SELECTED EXTRACT:
━━━━━━

Cairo/Geneva/Jerusalem, 21 November 2023 – With heavy hearts, WHO announces the death of one of our staff in Gaza, in the occupied Palestinian territory. Dima Abdullatif Mohammed Alhaj, 29 years old, had been with WHO since December 2019. She worked as a patient administrator at the Limb Reconstruction Centre, a critical part of the WHO Trauma and Emergency Team.
Dima died today when her parents’ house in southern Gaza—where she had evacuated to from Gaza City—was bombed. She was tragically killed alongside her husband, their six-month-old baby boy, and her two brothers. Reportedly, over 50 family and community members sheltering in the same house also died.
Dima had a bachelor’s degree in Environmental and Earth Sciences from the Islamic University of Gaza and continued to study and work on environmental issues and health. She was a master’s student at Glasgow University, Scotland, UK, as part of the Erasmus exchange program from 2018-2019.
On Women’s Day 2022, Dima said in a WHO social media post that she was proud of her work because “it contributes to giving people hope and a new lease on life.”
Dr Rik Peeperkorn, the WHO representative in the occupied Palestinian territory said “she was a wonderful person with a radiant smile, cheerful, positive, respectful. She was a true team player. Her work was crucial, and she had been requested to take on even more responsibilities to support the Gaza suboffice and team. This is such a painful loss for all of us. We share our deepest condolences with her mother and father (a long-serving medical specialist in Gaza), her family, and her many friends.”
The humanitarian community and UN family have lost other members since 7 October. MSF today lost two doctors. UNRWA has lost 108 colleagues. These are not just numbers, but people who were working so that others could have a better life.
The death of Dima and her family is another example of the senseless loss in this conflict. Civilians have died in their homes, at their workplaces, while evacuating, while sheltering in schools, while being cared for in hospitals.

━━━━━━

WORK REQUEST 1:
Condense the paragraph of the announcement that begins "Dima had a bachelor's degree" into a short bulleted list that keeps its main facts.
WORK REQUEST 2:
The final paragraph of the announcement names several circumstances in which civilians have died. List all of them.

Dataset entries
━━━━━━

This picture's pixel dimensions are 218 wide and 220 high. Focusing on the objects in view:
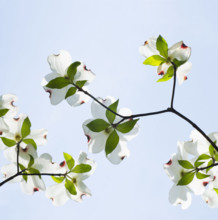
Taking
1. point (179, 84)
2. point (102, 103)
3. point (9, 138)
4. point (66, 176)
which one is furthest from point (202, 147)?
point (9, 138)

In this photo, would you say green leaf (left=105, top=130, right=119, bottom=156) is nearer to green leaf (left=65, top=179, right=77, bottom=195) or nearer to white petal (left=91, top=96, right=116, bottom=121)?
white petal (left=91, top=96, right=116, bottom=121)

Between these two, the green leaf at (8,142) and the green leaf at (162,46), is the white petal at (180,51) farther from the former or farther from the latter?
the green leaf at (8,142)

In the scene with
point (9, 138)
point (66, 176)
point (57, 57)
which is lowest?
point (66, 176)

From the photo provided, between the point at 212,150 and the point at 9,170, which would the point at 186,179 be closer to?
the point at 212,150

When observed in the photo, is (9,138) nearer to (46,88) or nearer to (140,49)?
(46,88)

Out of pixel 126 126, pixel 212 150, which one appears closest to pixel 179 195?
pixel 212 150

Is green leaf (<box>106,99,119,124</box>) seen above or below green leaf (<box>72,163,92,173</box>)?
above

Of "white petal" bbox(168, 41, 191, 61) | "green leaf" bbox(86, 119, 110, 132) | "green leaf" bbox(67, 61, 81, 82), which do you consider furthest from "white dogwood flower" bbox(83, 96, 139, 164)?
"white petal" bbox(168, 41, 191, 61)
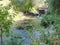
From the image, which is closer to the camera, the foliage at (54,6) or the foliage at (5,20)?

━━━━━━

REPLY 1:
- Bachelor's degree in Environmental and Earth Sciences from the Islamic University of Gaza
- Continued to study and work on environmental issues and health
- Master's student at Glasgow University, Scotland, UK, through the Erasmus exchange program, 2018-2019

REPLY 2:
- In their homes
- At their workplaces
- While evacuating
- While sheltering in schools
- While being cared for in hospitals